* Begin Records supplied *
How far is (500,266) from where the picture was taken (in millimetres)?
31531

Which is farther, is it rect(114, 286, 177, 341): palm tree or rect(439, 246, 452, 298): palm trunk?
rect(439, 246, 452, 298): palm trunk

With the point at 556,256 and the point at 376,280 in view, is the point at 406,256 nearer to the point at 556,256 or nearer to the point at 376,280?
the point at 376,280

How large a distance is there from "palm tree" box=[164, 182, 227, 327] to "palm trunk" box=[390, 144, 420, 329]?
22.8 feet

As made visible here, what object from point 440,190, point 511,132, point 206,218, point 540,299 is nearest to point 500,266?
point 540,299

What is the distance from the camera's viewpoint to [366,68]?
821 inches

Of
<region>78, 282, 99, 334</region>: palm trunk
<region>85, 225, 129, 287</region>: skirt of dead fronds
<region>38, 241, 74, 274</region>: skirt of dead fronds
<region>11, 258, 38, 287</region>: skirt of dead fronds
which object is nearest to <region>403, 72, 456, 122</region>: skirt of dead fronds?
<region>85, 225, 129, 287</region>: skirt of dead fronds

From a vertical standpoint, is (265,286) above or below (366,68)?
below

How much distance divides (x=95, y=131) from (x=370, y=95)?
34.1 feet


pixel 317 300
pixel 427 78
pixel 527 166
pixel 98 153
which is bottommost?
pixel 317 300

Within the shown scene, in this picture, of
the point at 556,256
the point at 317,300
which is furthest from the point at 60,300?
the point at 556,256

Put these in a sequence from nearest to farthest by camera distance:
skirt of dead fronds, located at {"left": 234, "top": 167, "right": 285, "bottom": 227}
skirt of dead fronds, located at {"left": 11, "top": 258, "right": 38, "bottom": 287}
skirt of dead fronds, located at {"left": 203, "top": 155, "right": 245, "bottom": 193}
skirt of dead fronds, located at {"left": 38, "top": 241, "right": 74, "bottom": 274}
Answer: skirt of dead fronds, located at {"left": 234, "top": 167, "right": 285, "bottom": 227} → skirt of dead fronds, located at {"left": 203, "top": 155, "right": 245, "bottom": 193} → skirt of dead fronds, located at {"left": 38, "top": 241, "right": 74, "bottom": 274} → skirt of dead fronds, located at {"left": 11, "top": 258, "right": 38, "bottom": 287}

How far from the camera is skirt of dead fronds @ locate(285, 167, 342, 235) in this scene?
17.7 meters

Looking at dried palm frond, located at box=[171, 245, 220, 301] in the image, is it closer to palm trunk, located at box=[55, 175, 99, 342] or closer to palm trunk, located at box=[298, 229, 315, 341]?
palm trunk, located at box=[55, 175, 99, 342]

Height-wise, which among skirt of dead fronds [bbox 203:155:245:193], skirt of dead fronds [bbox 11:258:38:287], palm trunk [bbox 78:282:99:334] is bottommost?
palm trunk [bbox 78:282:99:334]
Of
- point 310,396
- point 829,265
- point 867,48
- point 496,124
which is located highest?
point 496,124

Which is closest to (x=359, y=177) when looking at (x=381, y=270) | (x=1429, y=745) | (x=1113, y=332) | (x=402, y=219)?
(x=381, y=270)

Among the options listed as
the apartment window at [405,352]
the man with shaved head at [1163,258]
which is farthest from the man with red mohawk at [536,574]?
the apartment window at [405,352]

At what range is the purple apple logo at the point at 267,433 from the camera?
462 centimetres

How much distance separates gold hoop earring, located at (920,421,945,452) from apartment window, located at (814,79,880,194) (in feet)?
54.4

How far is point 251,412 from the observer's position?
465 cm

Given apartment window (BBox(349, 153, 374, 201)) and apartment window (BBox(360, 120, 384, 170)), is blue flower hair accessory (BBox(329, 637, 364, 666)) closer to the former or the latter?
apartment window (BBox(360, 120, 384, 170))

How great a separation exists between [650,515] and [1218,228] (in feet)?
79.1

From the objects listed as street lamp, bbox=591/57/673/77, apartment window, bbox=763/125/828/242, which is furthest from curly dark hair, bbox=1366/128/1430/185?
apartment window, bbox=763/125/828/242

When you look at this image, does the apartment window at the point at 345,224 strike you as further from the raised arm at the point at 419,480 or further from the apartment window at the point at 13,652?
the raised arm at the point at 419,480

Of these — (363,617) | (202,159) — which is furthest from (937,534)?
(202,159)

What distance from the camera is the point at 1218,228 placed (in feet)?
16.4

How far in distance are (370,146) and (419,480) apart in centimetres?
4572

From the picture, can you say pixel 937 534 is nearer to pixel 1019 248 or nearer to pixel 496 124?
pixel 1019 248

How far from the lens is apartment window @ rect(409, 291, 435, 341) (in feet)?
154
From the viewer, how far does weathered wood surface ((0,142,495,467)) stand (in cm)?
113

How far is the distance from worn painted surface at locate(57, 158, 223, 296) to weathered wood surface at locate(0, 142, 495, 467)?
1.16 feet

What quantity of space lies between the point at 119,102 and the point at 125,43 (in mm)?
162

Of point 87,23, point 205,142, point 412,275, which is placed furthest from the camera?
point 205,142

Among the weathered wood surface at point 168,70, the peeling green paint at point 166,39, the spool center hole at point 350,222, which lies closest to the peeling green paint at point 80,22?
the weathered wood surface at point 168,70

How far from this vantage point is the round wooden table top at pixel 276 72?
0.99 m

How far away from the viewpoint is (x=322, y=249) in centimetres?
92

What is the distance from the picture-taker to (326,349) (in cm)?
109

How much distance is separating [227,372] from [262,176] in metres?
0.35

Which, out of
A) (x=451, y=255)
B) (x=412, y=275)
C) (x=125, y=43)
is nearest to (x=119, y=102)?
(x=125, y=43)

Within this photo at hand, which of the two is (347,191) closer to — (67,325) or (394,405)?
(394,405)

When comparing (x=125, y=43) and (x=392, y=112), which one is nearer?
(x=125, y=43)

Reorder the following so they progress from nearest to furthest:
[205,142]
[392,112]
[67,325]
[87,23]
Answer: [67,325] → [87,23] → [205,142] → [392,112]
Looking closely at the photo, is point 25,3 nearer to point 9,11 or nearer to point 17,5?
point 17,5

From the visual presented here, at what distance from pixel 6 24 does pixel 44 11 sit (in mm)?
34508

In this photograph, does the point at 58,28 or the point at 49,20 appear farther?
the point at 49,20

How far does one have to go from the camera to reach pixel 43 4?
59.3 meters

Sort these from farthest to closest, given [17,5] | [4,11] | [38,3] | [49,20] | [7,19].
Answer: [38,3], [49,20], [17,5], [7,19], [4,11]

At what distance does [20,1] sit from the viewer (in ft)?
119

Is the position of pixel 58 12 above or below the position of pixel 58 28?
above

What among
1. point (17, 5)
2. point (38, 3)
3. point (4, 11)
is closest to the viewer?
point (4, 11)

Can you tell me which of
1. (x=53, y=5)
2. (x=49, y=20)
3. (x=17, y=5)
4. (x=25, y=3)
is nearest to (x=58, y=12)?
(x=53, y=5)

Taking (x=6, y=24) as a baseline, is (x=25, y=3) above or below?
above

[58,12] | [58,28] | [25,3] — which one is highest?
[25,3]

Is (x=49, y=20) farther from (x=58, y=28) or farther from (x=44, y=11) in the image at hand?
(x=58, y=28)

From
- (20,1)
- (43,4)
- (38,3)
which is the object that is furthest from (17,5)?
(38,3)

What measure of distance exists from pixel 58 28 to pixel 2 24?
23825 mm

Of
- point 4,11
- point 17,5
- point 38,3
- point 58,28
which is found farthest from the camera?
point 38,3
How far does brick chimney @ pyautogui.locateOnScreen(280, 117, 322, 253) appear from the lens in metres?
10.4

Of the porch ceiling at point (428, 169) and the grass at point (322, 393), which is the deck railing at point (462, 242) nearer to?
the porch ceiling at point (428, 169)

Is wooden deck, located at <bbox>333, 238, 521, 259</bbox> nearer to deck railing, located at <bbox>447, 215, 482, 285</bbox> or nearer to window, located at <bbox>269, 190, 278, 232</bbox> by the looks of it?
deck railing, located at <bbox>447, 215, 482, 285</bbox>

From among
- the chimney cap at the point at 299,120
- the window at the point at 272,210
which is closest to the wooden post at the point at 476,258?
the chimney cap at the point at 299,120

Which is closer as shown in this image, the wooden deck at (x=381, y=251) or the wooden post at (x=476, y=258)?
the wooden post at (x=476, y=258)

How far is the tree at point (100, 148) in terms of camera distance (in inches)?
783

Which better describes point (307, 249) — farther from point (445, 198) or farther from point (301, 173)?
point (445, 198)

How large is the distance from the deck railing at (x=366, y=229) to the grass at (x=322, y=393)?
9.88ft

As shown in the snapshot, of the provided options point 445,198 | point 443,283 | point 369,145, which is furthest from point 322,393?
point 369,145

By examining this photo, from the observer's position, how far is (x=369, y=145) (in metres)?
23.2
* End Records supplied *
Written request —
Using the material above, extract the line that contains "Which is closer" and every line after it, exactly as given; stop at the last line.

Result —
Which is closer as shown in this image, the wooden deck at (x=381, y=251) or the wooden post at (x=476, y=258)?
the wooden post at (x=476, y=258)

How far is the tree at point (100, 148) in terms of camera distance (in inches)?
783

Which better describes point (307, 249) — farther from point (445, 198) or farther from point (301, 173)?
point (445, 198)

How large is the distance from the deck railing at (x=366, y=229) to the grass at (x=322, y=393)?
9.88ft

As shown in the snapshot, of the provided options point 445,198 | point 443,283 | point 369,145, which is furthest from point 322,393?
point 369,145

By examining this photo, from the observer's position, how far is (x=369, y=145) (in metres)?
23.2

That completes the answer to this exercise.